## CONSIGNES DE L'EXERCICE
Recopiez sans modification le passage du texte sur le film Léviathan qui commence par "En mai dernier, le" et se poursuit jusqu'à "de telles intentions.".

## PASSAGE EXTRAIT
__________
En mai dernier, le film Léviathan d'Andreï Zviaguintsev remportait le prix du scénario à Cannes, avant d'être nominé aux Oscars. C'est un grand succès et une chance pour le réalisateur russe de faire son chemin dans l'élite du cinématographe mondial. Cependant, Zviaguintsev est tombé dans le même piège que la partie romantique de la "classe créative" russe, qui s'y était fait prendre il n'y a pas longtemps, en sortant sur les places de la capitale avec de bonnes intentions — mais ouvrant ainsi la voie du pouvoir à ceux qui n'avaient jamais eu de telles intentions.
Il faut se rappeler la fameuse phrase de Zinoviev sur "les combattants contre le régime soviétique", qui "visaient le communisme, mais ont atteint la Russie". Ainsi, le Léviathan de Zviaguintsev, visant le Mal évident, est en fait un autre coup direct porté à la Russie. Par exemple, un critique de cinéma écrit à propos de ce film: "Léviathan — c'est l'État russe. Avec sa verticale maudite qui poignarde quiconque qui ose gâcher son humeur. Les flics sont à chaque carrefour, le maire de la ville, le leader encadré sur le mur, souriant doucement, et au-dessus de tous — le hiérarque sévère de l'Église orthodoxe russe indiquant le droit chemin à ses ouailles fonctionnaires et rappelant inlassablement que tout pouvoir vient de Dieu. Avant ce film, personne n'avait osé accuser l'Église si franchement et furieusement de toutes les illégalités commises dans notre pays — sauf quelques filles en cagoule qui ont été condamnées à deux ans de prison pour cela". Alors là! Même l'Église orthodoxe russe est accusée de "toutes les illégalités".
L'oligarchie mondiale — voici le véritable Léviathan serrant l'humanité dans une étreinte de plus en plus rigide de réseaux d'information et de finances mondiaux, et forçant les politiciens, les journalistes et les simples citoyens à mentir et se prosterner devant le pouvoir de l'argent et des armes, sous peine de mort, physique ou mentale. Qui aujourd'hui fait face à ce monstre? Qui ose hausser sa voix conte lui? Sûrement pas Andreï Zviagintsev.
Le véritable Léviathan est affronté par les gens comme Alexandre Zinoviev. Qui vivent en ne pensant pas aux prix, mais au Calvaire… À la dernière réunion du Club Zinoviev, une idée a été évoquée, selon laquelle la seule alternative au "totalitarisme de l'argent" pourrait être les États nationaux. On pourrait bien partager cette théorie si elle ne soulevait pas un ensemble de questions. Combien d'États souverains reste-t-il dans le monde? Et sont-ils aujourd'hui assez puissants (à part la Chine) pour résister à la mondialisation américaine? Il est évident que la Russie, malgré toutes ses faiblesses et ses vices, est l'un des rares pays à moitié étranglés qui ont osé protester contre le silence imposé. Mais notre Président ne l'a pas fait parce que la Russie est un État national, mais parce qu'elle est plus qu'un simple pays. Aujourd'hui, les élites russes sont à la recherche d'un nom approprié pour la Grande Russie, tandis que l'Occident lui a trouvé une étiquette il y a longtemps — "l'Empire du Mal".
__________
## DONNÉES BRUTES
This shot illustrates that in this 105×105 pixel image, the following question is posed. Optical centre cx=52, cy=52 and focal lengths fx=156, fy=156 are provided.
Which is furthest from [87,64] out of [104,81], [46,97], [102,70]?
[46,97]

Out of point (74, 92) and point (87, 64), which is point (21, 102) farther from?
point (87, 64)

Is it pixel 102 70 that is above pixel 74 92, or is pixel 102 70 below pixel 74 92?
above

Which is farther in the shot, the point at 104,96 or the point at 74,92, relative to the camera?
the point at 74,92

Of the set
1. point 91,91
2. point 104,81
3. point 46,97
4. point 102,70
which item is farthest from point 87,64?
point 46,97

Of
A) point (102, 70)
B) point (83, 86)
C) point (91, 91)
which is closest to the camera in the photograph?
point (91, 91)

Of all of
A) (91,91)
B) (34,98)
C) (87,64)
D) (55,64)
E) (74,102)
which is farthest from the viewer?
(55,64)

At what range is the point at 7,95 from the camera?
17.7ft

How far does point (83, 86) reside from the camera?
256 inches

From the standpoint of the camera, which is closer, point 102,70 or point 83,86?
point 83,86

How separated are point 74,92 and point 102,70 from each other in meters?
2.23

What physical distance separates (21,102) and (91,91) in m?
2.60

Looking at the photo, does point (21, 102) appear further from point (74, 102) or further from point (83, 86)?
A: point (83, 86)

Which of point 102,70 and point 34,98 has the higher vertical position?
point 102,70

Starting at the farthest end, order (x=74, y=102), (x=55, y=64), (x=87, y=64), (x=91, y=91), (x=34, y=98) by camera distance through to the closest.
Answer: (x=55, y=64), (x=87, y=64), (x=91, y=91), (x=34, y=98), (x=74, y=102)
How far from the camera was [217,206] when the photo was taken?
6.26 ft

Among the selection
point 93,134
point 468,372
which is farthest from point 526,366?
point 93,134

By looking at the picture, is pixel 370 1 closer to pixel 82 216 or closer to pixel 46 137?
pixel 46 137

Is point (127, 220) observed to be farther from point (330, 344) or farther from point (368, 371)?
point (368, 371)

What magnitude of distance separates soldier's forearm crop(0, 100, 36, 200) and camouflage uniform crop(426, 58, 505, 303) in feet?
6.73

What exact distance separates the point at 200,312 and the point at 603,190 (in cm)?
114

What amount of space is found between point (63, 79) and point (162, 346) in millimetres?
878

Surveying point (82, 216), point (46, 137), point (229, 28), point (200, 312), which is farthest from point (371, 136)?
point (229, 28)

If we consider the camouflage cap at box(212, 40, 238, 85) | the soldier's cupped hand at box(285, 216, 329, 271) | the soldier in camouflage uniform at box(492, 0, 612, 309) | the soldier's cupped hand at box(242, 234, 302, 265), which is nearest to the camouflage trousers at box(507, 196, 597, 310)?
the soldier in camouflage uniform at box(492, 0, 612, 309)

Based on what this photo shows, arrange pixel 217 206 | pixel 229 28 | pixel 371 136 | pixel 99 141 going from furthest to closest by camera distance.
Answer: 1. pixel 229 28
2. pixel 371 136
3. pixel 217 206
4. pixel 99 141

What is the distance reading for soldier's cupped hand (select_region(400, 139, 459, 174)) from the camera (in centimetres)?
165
__________
## RÉSULTAT DE L'EXERCICE
En mai dernier, le film Léviathan d'Andreï Zviaguintsev remportait le prix du scénario à Cannes, avant d'être nominé aux Oscars. C'est un grand succès et une chance pour le réalisateur russe de faire son chemin dans l'élite du cinématographe mondial. Cependant, Zviaguintsev est tombé dans le même piège que la partie romantique de la "classe créative" russe, qui s'y était fait prendre il n'y a pas longtemps, en sortant sur les places de la capitale avec de bonnes intentions — mais ouvrant ainsi la voie du pouvoir à ceux qui n'avaient jamais eu de telles intentions.